— Begin DATA EXCERPTS —
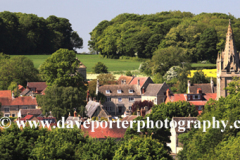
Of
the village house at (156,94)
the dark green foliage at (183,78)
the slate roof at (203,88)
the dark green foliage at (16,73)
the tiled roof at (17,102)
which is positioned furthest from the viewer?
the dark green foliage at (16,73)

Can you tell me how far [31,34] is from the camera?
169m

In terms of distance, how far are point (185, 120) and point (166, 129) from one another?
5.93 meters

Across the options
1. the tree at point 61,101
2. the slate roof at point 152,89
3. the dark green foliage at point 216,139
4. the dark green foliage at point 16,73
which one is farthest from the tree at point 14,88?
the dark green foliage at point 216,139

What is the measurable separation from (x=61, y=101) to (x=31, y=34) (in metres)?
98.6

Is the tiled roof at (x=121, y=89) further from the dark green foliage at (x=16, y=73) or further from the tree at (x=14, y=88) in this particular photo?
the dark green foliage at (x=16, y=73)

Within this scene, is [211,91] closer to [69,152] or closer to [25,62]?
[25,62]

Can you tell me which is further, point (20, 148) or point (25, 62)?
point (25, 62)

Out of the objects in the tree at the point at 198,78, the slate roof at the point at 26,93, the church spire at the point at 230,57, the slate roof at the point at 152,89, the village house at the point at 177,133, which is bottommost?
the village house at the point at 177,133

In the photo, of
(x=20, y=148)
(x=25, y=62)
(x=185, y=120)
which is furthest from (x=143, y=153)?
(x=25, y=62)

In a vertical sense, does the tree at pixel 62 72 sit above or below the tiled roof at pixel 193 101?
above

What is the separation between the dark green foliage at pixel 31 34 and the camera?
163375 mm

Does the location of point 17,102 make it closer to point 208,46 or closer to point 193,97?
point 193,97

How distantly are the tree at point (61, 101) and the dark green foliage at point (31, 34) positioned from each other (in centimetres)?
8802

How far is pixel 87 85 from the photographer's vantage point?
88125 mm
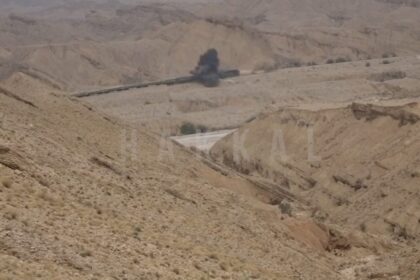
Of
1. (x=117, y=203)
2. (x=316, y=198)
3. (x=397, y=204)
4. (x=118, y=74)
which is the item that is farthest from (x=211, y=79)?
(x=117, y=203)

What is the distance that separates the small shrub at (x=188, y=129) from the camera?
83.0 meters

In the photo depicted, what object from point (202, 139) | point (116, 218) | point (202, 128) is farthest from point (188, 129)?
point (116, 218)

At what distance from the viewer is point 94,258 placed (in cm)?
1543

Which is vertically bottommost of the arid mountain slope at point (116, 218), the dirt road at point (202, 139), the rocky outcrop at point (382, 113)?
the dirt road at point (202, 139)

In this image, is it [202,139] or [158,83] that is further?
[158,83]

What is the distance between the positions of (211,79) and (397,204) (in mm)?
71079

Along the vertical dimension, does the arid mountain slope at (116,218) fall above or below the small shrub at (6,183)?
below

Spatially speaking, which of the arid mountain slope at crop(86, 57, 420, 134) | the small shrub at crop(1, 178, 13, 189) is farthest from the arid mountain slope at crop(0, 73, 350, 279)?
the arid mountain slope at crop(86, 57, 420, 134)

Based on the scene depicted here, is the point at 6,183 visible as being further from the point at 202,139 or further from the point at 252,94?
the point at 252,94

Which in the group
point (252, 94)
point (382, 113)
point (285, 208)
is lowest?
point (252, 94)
— End DATA EXCERPTS —
■ **STATED TASK**: Please quote all of the entries above word for word, leaving out the pictures.

■ **COMPLETE RESPONSE**:
Of
the village house at (156,94)
the dark green foliage at (183,78)
the slate roof at (203,88)
the dark green foliage at (16,73)
the tiled roof at (17,102)
which is positioned furthest from the viewer?
the dark green foliage at (16,73)

Can you tell me how far [31,34] is from the camera?
169m

In terms of distance, how far are point (185, 120) and point (166, 129) from one another?
5.93 meters

Across the options
1. the tree at point 61,101
2. the slate roof at point 152,89
3. the dark green foliage at point 216,139
4. the dark green foliage at point 16,73
which one is farthest from the tree at point 14,88?
the dark green foliage at point 216,139

What is the measurable separation from (x=61, y=101) to (x=31, y=34) (in metres)?
98.6

Is the tiled roof at (x=121, y=89) further from the dark green foliage at (x=16, y=73) or further from the tree at (x=14, y=88) in this particular photo?
the dark green foliage at (x=16, y=73)

Within this scene, is [211,91] closer to [69,152] or closer to [25,62]?
[25,62]

Can you tell me which is further, point (20, 148) or point (25, 62)?
point (25, 62)

Out of the objects in the tree at the point at 198,78, the slate roof at the point at 26,93, the church spire at the point at 230,57, the slate roof at the point at 152,89, the village house at the point at 177,133, which is bottommost?
the village house at the point at 177,133

In the photo, of
(x=20, y=148)
(x=25, y=62)
(x=185, y=120)
which is furthest from (x=143, y=153)?
(x=25, y=62)

In a vertical sense, does the tree at pixel 62 72 sit above or below the tiled roof at pixel 193 101?
above

What is the separation between the dark green foliage at pixel 31 34 and the camera?
163375 mm

Does the location of point 17,102 make it closer to point 208,46 or closer to point 193,97?
point 193,97

How distantly are the tree at point (61, 101) and the dark green foliage at point (31, 34) positioned from each other (in centimetres)?
8802

How far is pixel 87 85 from the photographer's vantage point?
88125 mm
Of
1. (x=117, y=203)
2. (x=316, y=198)
3. (x=397, y=204)
4. (x=118, y=74)
which is the item that is farthest from (x=211, y=79)?
(x=117, y=203)

What is the distance that separates the small shrub at (x=188, y=129) from the camera?
83.0 meters

In the photo depicted, what object from point (202, 139) | point (116, 218) | point (202, 128) is farthest from point (188, 129)?
point (116, 218)

At what distance from the viewer is point 94,258 placed (in cm)?
1543

Which is vertically bottommost of the arid mountain slope at point (116, 218), the dirt road at point (202, 139), the rocky outcrop at point (382, 113)?
the dirt road at point (202, 139)

In this image, is it [202,139] or [158,83] that is further?
[158,83]

What is the distance between the positions of (211,79) and (397,204) (in mm)?
71079

Along the vertical dimension, does the arid mountain slope at (116,218) fall above or below the small shrub at (6,183)?
below

Spatially speaking, which of the arid mountain slope at crop(86, 57, 420, 134) | the small shrub at crop(1, 178, 13, 189) is farthest from the arid mountain slope at crop(0, 73, 350, 279)?
the arid mountain slope at crop(86, 57, 420, 134)

Based on the scene depicted here, is the point at 6,183 visible as being further from the point at 202,139 or further from the point at 252,94?
the point at 252,94

Which in the group
point (252, 94)
point (382, 113)
point (285, 208)
is lowest?
point (252, 94)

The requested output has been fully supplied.